Nun kann man wissenschaftsseitig ein solches Buch als bloße Belletristik abtun. Schön zu lesen für den, der derartige Literatur mag. Aber sonst? So einfach ist es nicht, denn die Prägekraft solcher Literatur darf man nicht unterschätzen. Solche Bücher finden den Weg zu jungen Leuten (ja doch, es gibt noch Jugendliche, die Bücher lesen) und entfalten hier ihre Wirkung, prägen eine Grundvorstellung von dem, was sie behandeln. Ist also der Dreißigjährige Krieg durch „In 300 Jahren vielleicht“ angemessen dargestellt und eine geeignete Einstiegslektüre für junge Menschen oder überhaupt für interessierte Laien?

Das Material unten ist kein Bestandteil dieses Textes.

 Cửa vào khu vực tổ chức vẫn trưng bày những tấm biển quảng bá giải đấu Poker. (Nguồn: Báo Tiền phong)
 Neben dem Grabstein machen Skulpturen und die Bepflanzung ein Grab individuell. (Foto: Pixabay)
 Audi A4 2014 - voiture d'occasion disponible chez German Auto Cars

Für jeden, der sich wissenschaftlich mit der Zeit des Dreißigjährigen Kriegs beschäftigt hat, ist es nicht schwierig, in solchen Büchern irgendwelche Details und Einschätzungen auszumachen, die historisch ungenau, fragwürdig oder schlichtweg falsch sind. Aber gerade das ist in Röhrigs Buch nicht der Punkt, denn hier wird vor allem die Gewalteskalation zwischen Militär und Zivilisten beschrieben, das Zusammenbrechen einer vertrauten Lebensumgebung (hier des Dorfes) und überhaupt ein Gefühl für das Bedrohtsein jeglicher Ordnung und ein Zweifeln an Lebensgewißheiten – für junge Menschen, die sich mit einer offenen Perspektive ihrem eigenen Leben zuwenden, ist dies schon sehr viel. Man kann den Dreißigjährigen Krieg auch einfach als historische Folie nehmen, auf der sich jedwede Bedrohung eines vertrauten Lebensraumes spiegelt. Aber Röhrigs Buch ist sicher auch ein möglicher Einstieg für die Beschäftigung mit dem Dreißigjährigen Krieg.

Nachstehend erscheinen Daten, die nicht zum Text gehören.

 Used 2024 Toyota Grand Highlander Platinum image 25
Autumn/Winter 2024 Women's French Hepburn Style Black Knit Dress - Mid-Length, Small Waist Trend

Ich selbst habe es erst gelesen, als ich meine Dissertation abgeschlossen, einige Artikel geschrieben hatte, jedenfalls völlig in der Wissenschaft abgetaucht war. Gefallen hat es mir gleichwohl sehr, und geschadet hat mir die Lektüre sicher nicht. Zu Tilman Röhrig gibt es übrigens ein Interview in den lesepunkten.